**PAGE TEXT**
>>>

# Bachman Cummings in Belleville & Stratford



## FrogRick12 (Feb 21, 2006)

some shameless self-promotion....

The Bachman Cummings Band will be playing the Empire in Belleville this Friday night and at the Ovation Music Festival in Stratford this Sunday night at 8 pm.

If you want to hear some Koch amps, Diamond pedals, and Carl Martin pedals, come on out and see us! (or you can see the Jim Cuddy Band, and Ron Sexsmith, and Jacksoul and more...) 

I'll be the short guy on your left (stage right) with the G&L ASAT Deluxe and I'd love to meet some fellow CGF'ers:rockon2:


----------



## bassman blue (Feb 24, 2006)

very cool! :wave:


----------



## GuitarsCanada (Dec 30, 2005)

Buddy of mine was up to Stratford on the weekend, Said it was a great time. Anyone else attend?


----------



## faracaster (Mar 9, 2006)

Hey Dave

Are you out in Victoria B.C. this Sat. night. I see Randy is playing out here. I 'm in town doing 2 shows Thurs. and Fri, and will be around in Victoria till Tues. 

cheers
Pete


----------



## FrogRick12 (Feb 21, 2006)

Hey Pete,

We're not out in BC until Sept.29 & 30 at the Red Robinson Theatre in Coquitlam.

Have a good show!

Cheers,

Dave


----------

<<<

**LISTED RECORDS**
>>>

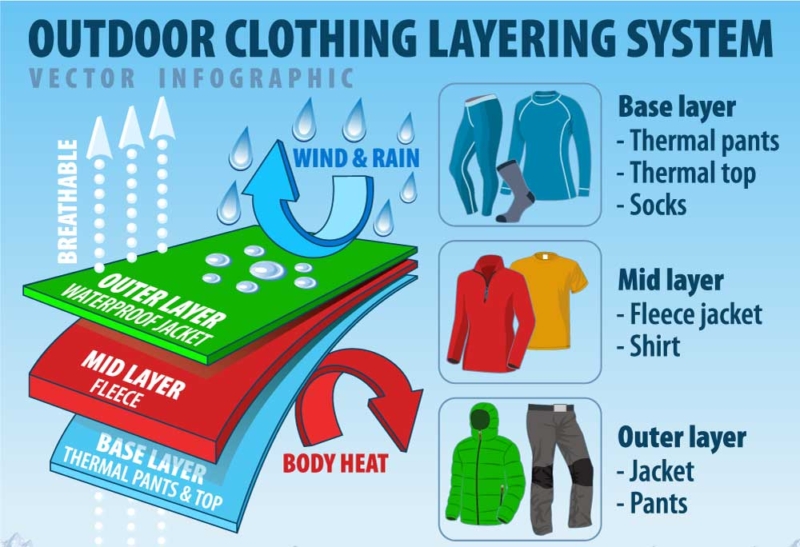 OUTDOOR CLOTHING LAYERING SYSTEM
VECTOR INFOGRAPHIC

BREATHABLE

WIND & RAIN

OUTER LAYER
WATERPROOF JACKET

MID LAYER
FLEECE

BASE LAYER
THERMAL PANTS & TOP

BODY HEAT

Base layer
- Thermal pants
- Thermal top
- Socks

Mid layer
- Fleece jacket
- Shirt

Outer layer
- Jacket
- Pants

<<<

**YOUR INSTRUCTIONS**
Output the passage of the Bachman Cummings thread starting with "# Bachman Cummings" and going on through "night at 8 pm.", copied word for word.

**ANSWER BELOW**
# Bachman Cummings in Belleville & Stratford



## FrogRick12 (Feb 21, 2006)

some shameless self-promotion....

The Bachman Cummings Band will be playing the Empire in Belleville this Friday night and at the Ovation Music Festival in Stratford this Sunday night at 8 pm.